これまで2年間で、世界から420組のカップルがPジェルの臨床実験に参加したが、スウェーデンからは50組もがこの研究に参加していた。

男性が毎日肩と上腕に塗るだけという簡単な使い方のPジェルには、精子の生成を抑える2種類のホルモン(NestroroneとTestostern)が配合されている。男性は精力や性欲を維持したままで使うことができ、女性向けのピルに比べると副作用はとても低い。その効果の方も、スウェーデンでの実験では1年使って妊娠したカップルは一組もいなかった、という結果になった。

この大規模な国際的な研究を、スウェーデンで取りまとめているのは、カロリンスカ研究所の産婦人科クリスティーナ・ジェムゼル・ダニエルソン教授。彼女は「Pジェルの安全性や副作用についてはすでに研究が終わっており、今は本当に避妊の効果があるかどうかをみている段階」だという。

しかし、利用者からの高い関心と順調な臨床実験の結果にも関わらず、Pジェルがいつ市販化されるかは不明だ。

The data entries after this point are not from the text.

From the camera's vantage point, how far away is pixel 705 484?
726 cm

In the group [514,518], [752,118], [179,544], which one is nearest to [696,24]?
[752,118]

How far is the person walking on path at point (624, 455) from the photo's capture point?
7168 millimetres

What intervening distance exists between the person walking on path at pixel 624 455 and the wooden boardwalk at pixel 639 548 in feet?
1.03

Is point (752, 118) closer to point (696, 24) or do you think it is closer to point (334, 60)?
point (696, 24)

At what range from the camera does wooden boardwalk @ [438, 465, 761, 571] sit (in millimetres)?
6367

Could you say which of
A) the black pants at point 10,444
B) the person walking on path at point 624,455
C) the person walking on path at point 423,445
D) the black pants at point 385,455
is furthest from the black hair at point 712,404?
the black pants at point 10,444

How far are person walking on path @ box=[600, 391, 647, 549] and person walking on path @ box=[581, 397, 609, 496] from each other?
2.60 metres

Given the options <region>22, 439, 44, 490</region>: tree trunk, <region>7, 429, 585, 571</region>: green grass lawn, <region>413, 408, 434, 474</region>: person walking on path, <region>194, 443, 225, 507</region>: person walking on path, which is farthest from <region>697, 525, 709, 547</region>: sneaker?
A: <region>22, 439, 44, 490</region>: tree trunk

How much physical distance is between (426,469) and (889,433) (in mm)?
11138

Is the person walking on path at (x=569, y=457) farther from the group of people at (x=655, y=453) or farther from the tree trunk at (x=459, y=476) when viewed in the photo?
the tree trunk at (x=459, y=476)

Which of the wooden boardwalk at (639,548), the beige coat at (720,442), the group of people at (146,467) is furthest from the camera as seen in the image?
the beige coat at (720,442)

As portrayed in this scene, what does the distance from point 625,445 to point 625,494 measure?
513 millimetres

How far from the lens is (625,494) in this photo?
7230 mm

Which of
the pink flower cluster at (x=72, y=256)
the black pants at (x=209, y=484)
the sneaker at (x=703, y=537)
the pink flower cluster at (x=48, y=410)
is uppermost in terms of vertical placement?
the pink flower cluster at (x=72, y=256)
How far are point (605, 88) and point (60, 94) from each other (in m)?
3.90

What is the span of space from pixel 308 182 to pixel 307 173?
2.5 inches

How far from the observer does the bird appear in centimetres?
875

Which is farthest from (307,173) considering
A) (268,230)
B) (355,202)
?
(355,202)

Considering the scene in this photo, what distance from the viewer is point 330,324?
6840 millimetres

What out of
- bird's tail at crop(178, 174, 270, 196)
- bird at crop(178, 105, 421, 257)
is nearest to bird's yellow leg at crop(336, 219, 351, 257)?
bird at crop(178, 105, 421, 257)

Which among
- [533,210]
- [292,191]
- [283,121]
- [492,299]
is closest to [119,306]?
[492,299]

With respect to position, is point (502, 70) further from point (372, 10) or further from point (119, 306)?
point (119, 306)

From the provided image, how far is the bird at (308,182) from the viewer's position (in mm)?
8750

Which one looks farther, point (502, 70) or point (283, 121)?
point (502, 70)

臨床実験は製薬会社が市販化を目指して行っているものではなく、アメリカの国立衛生研究所(NIH)が資金を提供している。90年代から男性向け避妊薬の研究を続けているジェムゼル・ダニエルソンは、製薬会社からの関心がとても低いことを嘆くが、実験への参加者を募った時にはとても大きな関心が寄せられて嬉しい驚きだったと話す。

避妊法は女性の負担になることが多く、また避妊できなかった場合、そのダイレクトな影響を受けるのも女性だ。女性によく使われているピルは副作用に悩まされる人も多く、また飲み忘れによる効果減少も心配の種だが、Pジェルは一日塗り忘れたくらいでは、効果への影響はそれほどないそうだ。またPジェルはやめて3,4ヶ月するとそれまでの効果が消滅する。

60年ほど前にピルができてから、これといった新しい避妊薬は開発されていない状況で、また男性が使う避妊法自体これまではコンドームとパイプカットくらいしかなかった。

シングルの女性が出会ったばかりの男性からPジェルを使っているから大丈夫と言われてもその言葉をそのまま信じることは難しいだろうが、すでにカップルの人が避妊したい場合にはPジェルは絶大な効果を発揮しそうだ。

製薬会社は消極的ということだが、今はクラウドファンディングなどでも行動を起こせる時代。もしかしたらこの先5年から7年位で市販化、と考えられているよりもずっと早く製品化されるかもしれない。

臨床実験に参加したヨーナスさんとカールさんがその使い心地についてインタビューに答えている動画があったので、スウェーデン語ですが下記にリンクで紹介しておきます。感想は「冗談みたいに簡単」で、あと、副作用についても筋肉や性欲が増えたとかで、それほど気にするレベルではなかったということでした。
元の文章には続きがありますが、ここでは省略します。